There, as the Waterside Inn reinforced its reputation (and kept its stars) with quenelles de brochet and his own sublime tarte Tatin, he could make a public virtue of being classic and old-fashioned. The dining rooms were padded deep with chintz. His wine cellar was exclusively French, for he loved his bordeaux and burgundies too well to stray—going to Bordeaux every year to taste the en primeur vintage, and cultivating his own vineyard at his villa near Saint-Tropez.

在那里,凭借名菜可内乐和他自己的上等苹果派,水畔客栈声誉得到增强(并保持了餐厅的星级),他使古典和守旧成为一种公共美德。餐厅里铺了厚厚的印花棉布。米歇尔的酒窖完全是法式的,因为他太爱波尔多和勃艮第葡萄酒了,所以他每年都去波尔多品尝期酒,在圣特罗佩附近的别墅里种植自己的葡萄园。

Nouvelle cuisine passed him by: on his menus butter featured everywhere, irreplaceable and indispensable. And bad manners never ceased to infuriate him. The new generation of celebrity chefs struck him as sadly insecure, even unbalanced, using dreadful words and treating their underlings like dirt. He himself was kind to his chefs, and his kitchen was happy. He did not need to blanch their heads in boiling water to make sure he kept them. Had Britain really changed, then, since his arrival? He sometimes wondered.

新式烹饪与他擦肩而过:在他的菜单上,黄油无处不在,无可替代,不可或缺。不礼貌的举止总是让他生气。米歇尔觉得新一代的名厨可悲地缺乏安全感,甚至精神错乱,说着可怕的话,把下属不当人看。他自己对他的厨师很友好,厨房里是快乐的气氛。他不需要把他们的头泡在沸水里来确保他们不离开。米歇尔有时候就好奇,自从他来了之后,英国真的变了吗?

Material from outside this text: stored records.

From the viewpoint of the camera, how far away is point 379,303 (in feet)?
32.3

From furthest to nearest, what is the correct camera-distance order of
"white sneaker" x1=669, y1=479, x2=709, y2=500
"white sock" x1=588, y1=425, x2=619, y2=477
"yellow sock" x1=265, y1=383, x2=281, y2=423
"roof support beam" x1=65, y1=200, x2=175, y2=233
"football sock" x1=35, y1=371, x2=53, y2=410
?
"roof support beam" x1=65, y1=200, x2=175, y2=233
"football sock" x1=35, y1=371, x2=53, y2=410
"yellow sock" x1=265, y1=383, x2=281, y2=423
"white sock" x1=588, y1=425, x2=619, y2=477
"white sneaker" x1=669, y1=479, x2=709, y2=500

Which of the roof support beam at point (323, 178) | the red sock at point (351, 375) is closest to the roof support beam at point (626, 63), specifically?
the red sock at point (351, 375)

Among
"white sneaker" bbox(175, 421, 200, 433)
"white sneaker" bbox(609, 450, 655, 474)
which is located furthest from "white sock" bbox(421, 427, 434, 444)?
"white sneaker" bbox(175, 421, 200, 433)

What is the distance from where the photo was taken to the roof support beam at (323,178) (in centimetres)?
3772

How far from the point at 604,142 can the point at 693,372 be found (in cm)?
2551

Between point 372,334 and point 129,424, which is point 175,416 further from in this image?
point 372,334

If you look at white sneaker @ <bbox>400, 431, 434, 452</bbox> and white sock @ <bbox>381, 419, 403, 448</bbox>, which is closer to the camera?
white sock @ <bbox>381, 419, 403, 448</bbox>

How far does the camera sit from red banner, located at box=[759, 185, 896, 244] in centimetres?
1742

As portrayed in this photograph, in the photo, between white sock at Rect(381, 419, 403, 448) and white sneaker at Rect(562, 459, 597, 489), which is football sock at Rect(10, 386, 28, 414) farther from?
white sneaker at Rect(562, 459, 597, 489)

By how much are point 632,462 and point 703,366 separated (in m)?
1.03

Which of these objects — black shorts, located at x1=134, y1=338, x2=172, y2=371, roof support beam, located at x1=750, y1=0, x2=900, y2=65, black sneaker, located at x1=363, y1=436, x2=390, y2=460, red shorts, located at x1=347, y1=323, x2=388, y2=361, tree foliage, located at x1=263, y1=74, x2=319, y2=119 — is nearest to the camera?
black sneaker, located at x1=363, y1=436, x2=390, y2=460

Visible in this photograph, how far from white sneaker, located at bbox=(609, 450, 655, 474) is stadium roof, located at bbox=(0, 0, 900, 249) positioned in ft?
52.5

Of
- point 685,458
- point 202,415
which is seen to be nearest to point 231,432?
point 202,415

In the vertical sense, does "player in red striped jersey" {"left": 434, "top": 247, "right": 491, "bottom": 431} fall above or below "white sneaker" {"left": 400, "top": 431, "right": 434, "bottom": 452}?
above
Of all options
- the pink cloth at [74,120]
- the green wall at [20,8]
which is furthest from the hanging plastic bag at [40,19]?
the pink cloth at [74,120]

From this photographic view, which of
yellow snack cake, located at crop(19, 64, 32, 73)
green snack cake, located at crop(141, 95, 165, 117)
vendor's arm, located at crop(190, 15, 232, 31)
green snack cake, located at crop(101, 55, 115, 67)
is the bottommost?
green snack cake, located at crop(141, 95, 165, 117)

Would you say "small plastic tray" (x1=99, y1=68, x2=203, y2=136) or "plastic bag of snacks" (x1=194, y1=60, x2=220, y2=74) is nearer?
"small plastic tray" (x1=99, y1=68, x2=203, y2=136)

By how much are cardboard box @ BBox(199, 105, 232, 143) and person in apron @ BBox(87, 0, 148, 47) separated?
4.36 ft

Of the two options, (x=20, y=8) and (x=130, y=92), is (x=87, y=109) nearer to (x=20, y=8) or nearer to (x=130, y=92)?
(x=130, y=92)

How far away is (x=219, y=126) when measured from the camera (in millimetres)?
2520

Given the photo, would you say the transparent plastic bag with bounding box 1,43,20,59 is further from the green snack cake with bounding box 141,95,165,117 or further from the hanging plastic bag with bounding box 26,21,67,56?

By 2020 London could boast three three-star Michelin restaurants—but Paris had ten. Britain now offered cuisines from all over the world, but too many new dishes were merely visual, picnic stuff that lacked depth. The best of British cooking was still the afternoon tea, with treacle tart and sponge cake and scones with jam and cream, which he and Albert both loved greedily and which had persuaded them, in the beginning, that there was hope to be found somewhere. But those peas, alas, were not yet right. They had to be fresh-shelled, to start with; cooked in butter, never water; and then, preferably, cut one by one in half before they could ever grace a plate.

到2020年,伦敦有三家米其林三星餐厅,但是巴黎有十家。英国现在有世界各地的美食,但是太多都仅仅停留在视觉上,是些缺乏深度的野餐。英式烹饪中最好的仍然是下午茶,有糖浆馅饼、松糕和果酱奶油烤饼,这是他和阿尔贝都非常喜爱的东西,一开始,他们相信在某个地方能找到它们。但是,难过的是,那些豌豆还是不太对劲。首先,要选择外壳新鲜的豌豆;用黄油烹调,不要用水;然后,最好是在他们给盘子增色之前,把它们一个一个地切成两半。